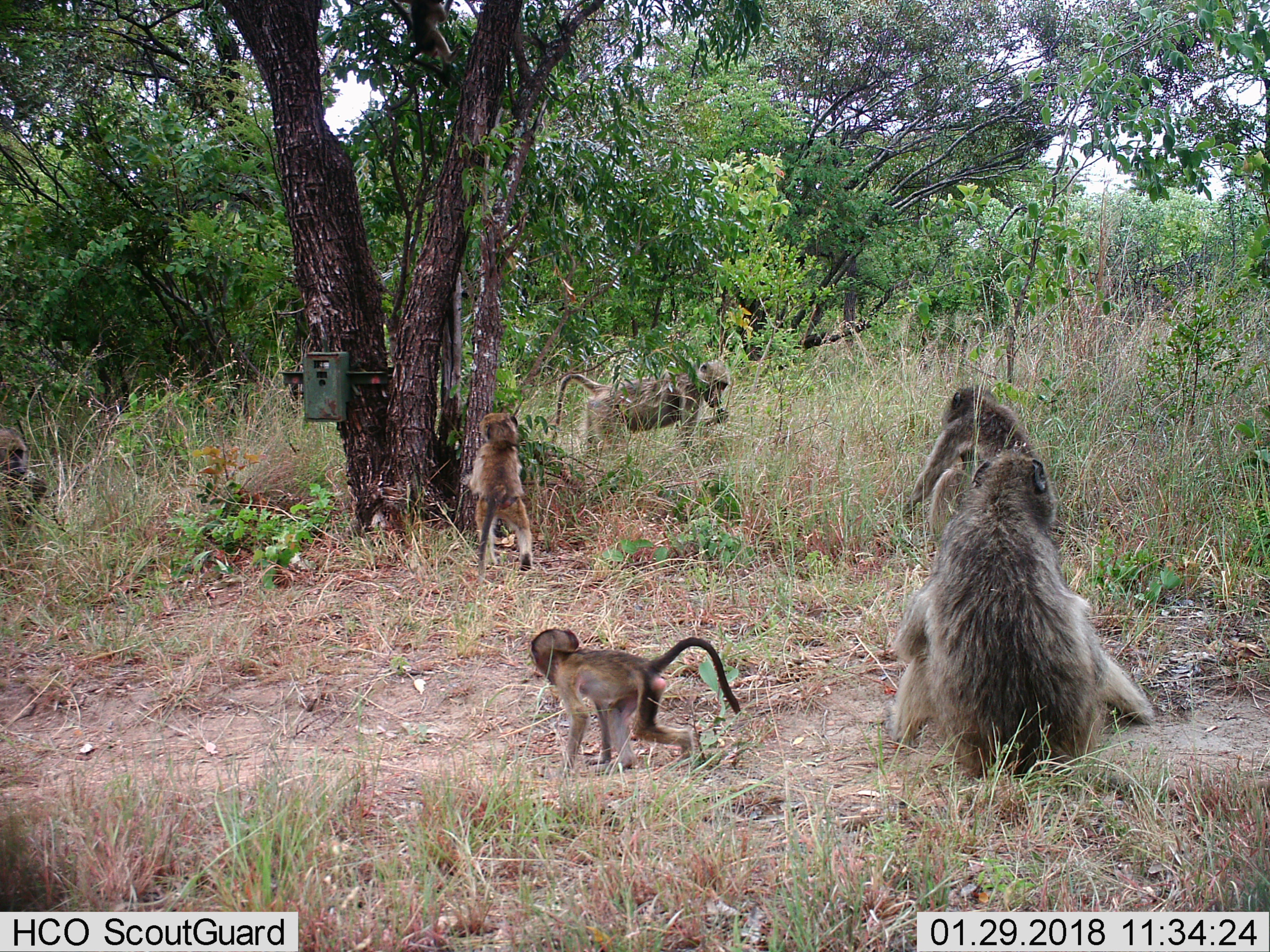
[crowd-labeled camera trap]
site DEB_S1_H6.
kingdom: Animalia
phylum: Chordata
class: Mammalia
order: Primates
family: Cercopithecidae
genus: Papio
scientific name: Papio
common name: baboon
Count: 6.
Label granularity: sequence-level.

=======

Output a faithful copy of the data, with each picture left out.

[crowd-labeled camera trap]
site DEB_S1_H6.
kingdom: Animalia
phylum: Chordata
class: Mammalia
order: Primates
family: Cercopithecidae
genus: Papio
scientific name: Papio
common name: baboon
Count: 6.
Label granularity: sequence-level.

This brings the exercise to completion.